EXERCISE PROMPT:
Extend the documentation passage on drawmodel and the planar two-link robot simulation, picking up right after its final sentence.

PASSAGE TO READ:
The arguments bf and taper are optional.  If omitted, they default to the values bf==1 and taper==1.

This function creates a graphics data file in the current directory, depicting either a system model or an animation, and attempts to display it using either the program anim8 (1st choice) or SceneViewer (2nd choice).  (Both programs use the Open Inventor graphics library, which is an object-oriented library built on top of OpenGL.)  model is a spatial-vector system model data structure containing an appearance field; delta_t is the time interval between frames in an animation; and jnt_vals is array containing one row for each frame in an animation and one column for each joint variable, and jnt_vals(i,j) is the value of joint variable j in frame i.  Linear interpolation is used to work out the values of the joint variables in between frames.

If only one argument is supplied, then drawmodel creates a file called data_km.iv, written in Open Inventor text format, that depicts the given system model.  SceneViewer displays this file as a still image of the model in its home position (all joint variables zero).  anim8 initially displays the same scene, but also presents a control panel (in a separate window) with one slider per joint variable, so that the user can interactively modify joint variables and see the result.

If all three arguments are supplied, then drawmodel creates a file called data_mv.iv, also in Open Inventor text format, that depicts an animation of the given system model.  SceneViewer displays this animation in an infinite loop, with a short pause both at the beginning and at the end, so that the user has a chance to study the initial and final configurations as well as the motion in between.  anim8 displays the initial configuration, and presents a control panel (in a separate window) with a slider for the time line, a slider for the playing speed, a play/pause button and an auto-repeat on/off button.  Both programs allow you to pan, zoom and rotate the view while the animation is playing.

Availability of SceneViewer and anim8:  SceneViewer is the standard viewer that comes with the Open Inventor library.  anim8 is a program written many years ago by me (Roy Featherstone), and subsequently modified by students who did not properly understand how to write portable graphics software.  The current version runs only on an Intel machine under Linux, with all the right graphics and window libraries (whatever they are).  If you are very lucky, then the binary file might just work on your machine.  If not, then the only way you can get to use anim8 is by porting it yourself from the source code.  If you really want to do this, then contact me, and I'll give you the source code and what little advice I can.

This is a Simulink model of a planar two-link robot (constructed by planar2) under the control of a simple PD (proportional plus derivative) control system.  The parameters of the control system have been chosen so that the robot does not follow the commanded trajectory very well, and you can see the effects of the robot's dynamics on the overall behaviour of the system.  The simulation is ready to go: just click on Start in the simulation menu.

RECORD EXCERPTS:

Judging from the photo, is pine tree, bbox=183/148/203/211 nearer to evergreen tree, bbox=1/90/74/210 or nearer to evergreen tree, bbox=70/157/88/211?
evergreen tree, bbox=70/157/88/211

==

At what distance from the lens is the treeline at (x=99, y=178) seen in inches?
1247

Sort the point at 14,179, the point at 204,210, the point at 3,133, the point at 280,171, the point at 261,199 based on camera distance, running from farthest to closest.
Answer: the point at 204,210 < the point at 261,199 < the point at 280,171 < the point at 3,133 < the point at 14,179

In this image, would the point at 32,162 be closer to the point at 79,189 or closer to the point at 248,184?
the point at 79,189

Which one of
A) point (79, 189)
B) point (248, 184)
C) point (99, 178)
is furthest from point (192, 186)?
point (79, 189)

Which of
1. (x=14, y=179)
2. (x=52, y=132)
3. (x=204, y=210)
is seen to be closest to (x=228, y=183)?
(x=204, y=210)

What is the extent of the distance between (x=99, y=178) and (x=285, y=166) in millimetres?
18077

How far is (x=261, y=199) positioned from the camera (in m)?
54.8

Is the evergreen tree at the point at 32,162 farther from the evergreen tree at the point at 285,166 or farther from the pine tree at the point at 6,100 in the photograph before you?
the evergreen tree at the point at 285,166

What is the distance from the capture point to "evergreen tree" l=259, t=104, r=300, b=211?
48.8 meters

* * *

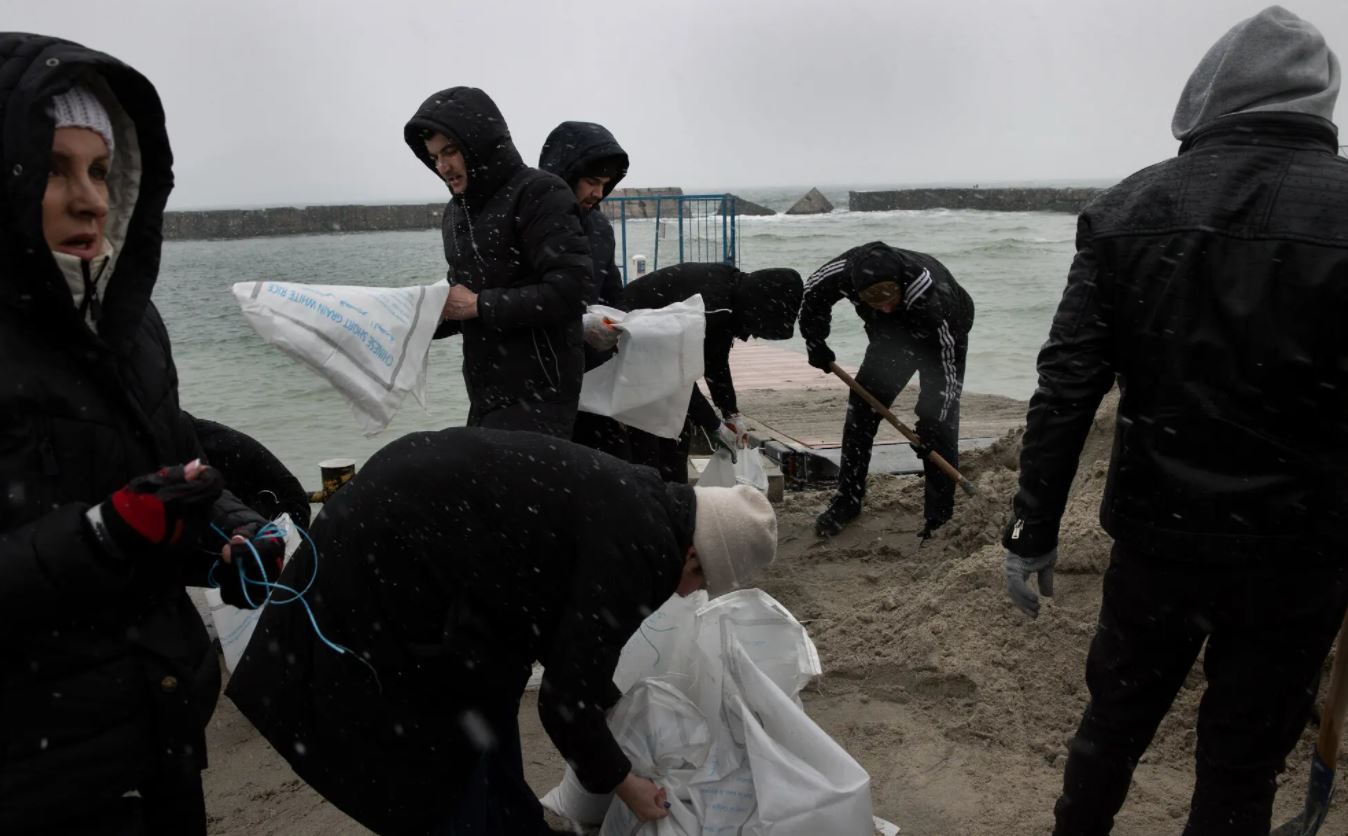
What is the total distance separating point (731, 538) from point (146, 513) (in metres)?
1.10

EXERCISE RESULT:
These are all matlab scripts that test the various dynamics functions by demonstrating their mutual consistency.  They also serve as examples of how to use the dynamics routines.  The best way to use them is to read the source code, and then run them under matlab.  test_FD demonstrates the mutual consistency of FDab, FDcrb and ID by showing that both FDab and FDcrb are inverses of ID; test_HD demonstrates the correctness of HD by comparing it with complete dynamics data prepared using ID; test_fb1 shows that IDf is the inverse of FDf; test_fb2 compares the data calculated by IDf and FDf with the data calculated by FDab on a fixed-base equivalent of a floating-base system; and test_p tests the functions IDp, FDabp, FDcrbp and HandCp by showing that FDabp and FDcrbp are inverses of IDp (i.e., the planar equivalent of test_FD), and by showing that both HandC and HandCp produce the same equation of motion for the same planar kinematic tree.

This function calculates the `expanded parent array', which is the parent array used by branch-induced sparsity functions, from the parent array of a kinematic tree (lambda) and an array of joint motion freedoms (nf), using the algorithm described in Table 6.4 of RBDA.  Specifically, lambda is an array of integers, containing one entry per body, such that lambda(i) is the parent of body i; nf is an array of integers, containing one entry per tree joint (which is the same as one entry per body), such that nf(i) is the number of degrees of motion freedom (DoF) allowed by joint i; and newLambda is an array of integers, containing sum(nf) elements, such that newLambda can be regarded as the parent array of a new kinematic tree that is obtained from the original by replacing every joint having more than one DoF with an appropriate chain of single-DoF joints.  Thus newLambda is an array containing one entry per joint variable, rather than one entry per joint.  The idea of an expanded parent array is explained further in RBDA and in [Fea05].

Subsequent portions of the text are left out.